The WEIRD Henrich book

Joseph Henrich’s The WEIRDest People in the World is now out. Here is one review. I am about half way through, and I am likely to rate the book as highly as The Secret of Our Success, with little overlap between the two.

His main claim is that using statistical analysis, he and his colleagues have shown that: (a) where the Christian church has its deepest roots, people are less strongly embedded in kin-based clans, with cousin marriage being a strong component of the clan society; and (b) where clan structures have broken down, individualism and what we might call the psychology of the liberal enlightenment are more likely to have emerged.

I wrote about some of his research here.

I will want to go back and re-read MacFarlane’s The Origins of English Individualism (cited by Henrich but seemingly not much discussed, and Mark Weiner’s Rule of the Clan, also cited but seemingly not discussed. I reviewed Weiner here.

7 thoughts on “The WEIRD Henrich book

  1. I like this line from the “Atlantic” book review:
    “His quarry are the ‘enlightened’ Westerners—would-be democratizers, globalizers, well-intended purveyors of humanitarian aid—who impose impersonal institutions and abstract political principles on societies rooted in familial networks, and don’t seem to notice the trouble that follows.”

    P.T. Bauer would approve.

  2. There was mounting ’mong Graemes of the Netherby clan;
    Forsters, Fenwicks, and Musgraves, they rode and they ran:
    There was racing and chasing on Cannobie Lee,
    But the lost bride of Netherby ne’er did they see.
    So daring in love, and so dauntless in war,
    Have ye e’er heard of gallant like young Lochinvar?
    -Walter Scott

  3. Steve S says he got the idea from Stanley Kurtz in MR comments section. Who probably got the idea from Charles Darwin (inbred?) son, George, who got it from Joe Blow. Who probably wasn’t attracted to his cousin after the wheel was invented and animals domesticated traveling longer distances in temperate climate (unlike inbred arid regions of earth) and also helped start the Catholic Church as a good tax dodge. It’s creationist to argue the church (err state) converted man. Maps not chaps.

  4. Just downloaded for Kindle.

    Question: why is it worth reading vs. “A Farewell to Alms” or “The Company of Strangers”? And, should I start with “The Secret of our Success,” before this one?

    Note: understand that the books don’t necessarily overlap, but trying to understand what is new here.

    Thanks ASK readers for your feedback!

      • I liked the last two paragraphs of Daniel Dennett’s review. It’s a not very veiled challenge to do science rather than politics–which is nice to see in the NYT.

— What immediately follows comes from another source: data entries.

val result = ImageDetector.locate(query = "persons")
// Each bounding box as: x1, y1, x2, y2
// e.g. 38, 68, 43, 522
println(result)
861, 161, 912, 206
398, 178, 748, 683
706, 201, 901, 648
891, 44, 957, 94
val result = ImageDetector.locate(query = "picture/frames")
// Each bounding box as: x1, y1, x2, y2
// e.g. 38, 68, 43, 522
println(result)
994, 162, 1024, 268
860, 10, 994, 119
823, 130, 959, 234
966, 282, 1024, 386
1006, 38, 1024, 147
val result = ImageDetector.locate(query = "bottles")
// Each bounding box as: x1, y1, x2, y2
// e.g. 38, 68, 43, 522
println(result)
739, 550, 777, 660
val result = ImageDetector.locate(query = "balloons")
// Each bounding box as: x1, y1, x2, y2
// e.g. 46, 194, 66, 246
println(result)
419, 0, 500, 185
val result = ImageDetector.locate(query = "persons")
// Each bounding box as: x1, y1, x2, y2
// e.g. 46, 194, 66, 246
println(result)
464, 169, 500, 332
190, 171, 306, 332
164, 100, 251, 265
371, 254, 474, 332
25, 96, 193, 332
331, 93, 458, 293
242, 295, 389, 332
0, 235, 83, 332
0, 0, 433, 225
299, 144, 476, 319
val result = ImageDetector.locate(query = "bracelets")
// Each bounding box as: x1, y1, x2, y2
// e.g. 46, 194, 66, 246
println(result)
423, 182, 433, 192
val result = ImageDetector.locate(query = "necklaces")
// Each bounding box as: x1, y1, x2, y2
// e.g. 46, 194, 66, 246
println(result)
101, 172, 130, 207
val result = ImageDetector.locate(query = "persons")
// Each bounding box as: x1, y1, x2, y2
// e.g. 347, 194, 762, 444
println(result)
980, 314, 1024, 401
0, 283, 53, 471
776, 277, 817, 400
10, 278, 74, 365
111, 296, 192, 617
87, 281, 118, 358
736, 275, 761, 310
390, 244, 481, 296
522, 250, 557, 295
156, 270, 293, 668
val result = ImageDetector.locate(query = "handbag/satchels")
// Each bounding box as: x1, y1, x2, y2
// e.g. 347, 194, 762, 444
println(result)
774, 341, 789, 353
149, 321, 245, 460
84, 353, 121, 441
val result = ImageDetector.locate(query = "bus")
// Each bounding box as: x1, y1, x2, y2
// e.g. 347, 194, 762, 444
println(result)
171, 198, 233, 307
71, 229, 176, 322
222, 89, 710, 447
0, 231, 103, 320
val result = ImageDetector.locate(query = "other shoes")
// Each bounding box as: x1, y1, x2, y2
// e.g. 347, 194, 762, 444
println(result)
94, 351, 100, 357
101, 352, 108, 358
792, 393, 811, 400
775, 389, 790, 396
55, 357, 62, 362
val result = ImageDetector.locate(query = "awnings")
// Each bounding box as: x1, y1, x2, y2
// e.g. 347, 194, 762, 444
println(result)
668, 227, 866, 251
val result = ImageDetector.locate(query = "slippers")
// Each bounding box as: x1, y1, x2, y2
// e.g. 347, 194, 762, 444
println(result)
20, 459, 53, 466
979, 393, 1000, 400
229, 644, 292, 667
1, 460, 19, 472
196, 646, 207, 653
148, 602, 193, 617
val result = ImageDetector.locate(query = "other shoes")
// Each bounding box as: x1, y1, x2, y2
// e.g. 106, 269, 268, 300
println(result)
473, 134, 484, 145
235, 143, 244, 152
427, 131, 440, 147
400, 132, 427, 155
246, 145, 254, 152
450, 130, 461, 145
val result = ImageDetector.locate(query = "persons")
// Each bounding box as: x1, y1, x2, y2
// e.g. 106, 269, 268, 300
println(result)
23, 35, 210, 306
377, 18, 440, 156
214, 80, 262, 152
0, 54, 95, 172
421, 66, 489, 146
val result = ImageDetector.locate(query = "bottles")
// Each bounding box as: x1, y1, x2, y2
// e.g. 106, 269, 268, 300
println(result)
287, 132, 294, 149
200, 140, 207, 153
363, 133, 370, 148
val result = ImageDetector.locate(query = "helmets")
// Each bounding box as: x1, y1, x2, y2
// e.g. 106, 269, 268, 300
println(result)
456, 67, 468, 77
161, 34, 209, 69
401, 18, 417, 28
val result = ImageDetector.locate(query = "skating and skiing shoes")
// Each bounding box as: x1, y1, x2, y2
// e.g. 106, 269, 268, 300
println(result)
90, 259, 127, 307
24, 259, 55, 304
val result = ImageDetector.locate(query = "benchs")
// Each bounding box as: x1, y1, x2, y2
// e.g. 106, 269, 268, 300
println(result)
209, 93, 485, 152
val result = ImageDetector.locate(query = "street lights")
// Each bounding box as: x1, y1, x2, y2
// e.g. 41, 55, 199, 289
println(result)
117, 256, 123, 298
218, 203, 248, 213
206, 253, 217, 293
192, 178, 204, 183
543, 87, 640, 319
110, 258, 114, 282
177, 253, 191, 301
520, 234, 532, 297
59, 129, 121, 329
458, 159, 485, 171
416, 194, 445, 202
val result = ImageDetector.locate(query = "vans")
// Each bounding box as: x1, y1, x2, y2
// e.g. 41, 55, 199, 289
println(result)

        “A good statistician (which I am not) should scrutinize the many uses of statistics made by Henrich and his team. They are probably all sound but he would want them examined rigorously by the experts. That’s science. Experts who don’t have the technical tools — historians and anthropologists especially — have an important role to play as well; they should scour the book for any instances of Occam’s broom (with which one sweeps inconvenient facts under the rug). This can be an innocent move, since Henrich himself, in spite of the astonishing breadth of his scholarship, is not expert in all of these areas and may simply be ignorant of important but little-known exceptions to his generalizations. His highly detailed and confident relaying of historical and “anthropological facts impresses me, but what do I know? You can’t notice what isn’t mentioned unless you’re an expert.

        “This book calls out for respectful but ruthless vetting on all counts, and what it doesn’t need, and shouldn’t provoke, is ideological condemnations or quotations of brilliant passages by revered authorities. Are historians, economists and anthropologists up to the task? It will be fascinating to see.”

  5. I just want to point out that the late UCLA economics professor Deepak Lal talked about this decades ago.

    He referred to the Gregorian Revolution, which was the new rules for marriage and sex for converted Europe. I was skeptical at first, but it appears that there is something to it.

    I will point out what is not PC at all. The high degree of close-kin-marriage and polygamy in the Muslim Arab world likely explains the extreme clannishness of that culture, which is a barrier to political and economic development. Some lucky countries hit the jackpot with oil, but that is a gift rather than development.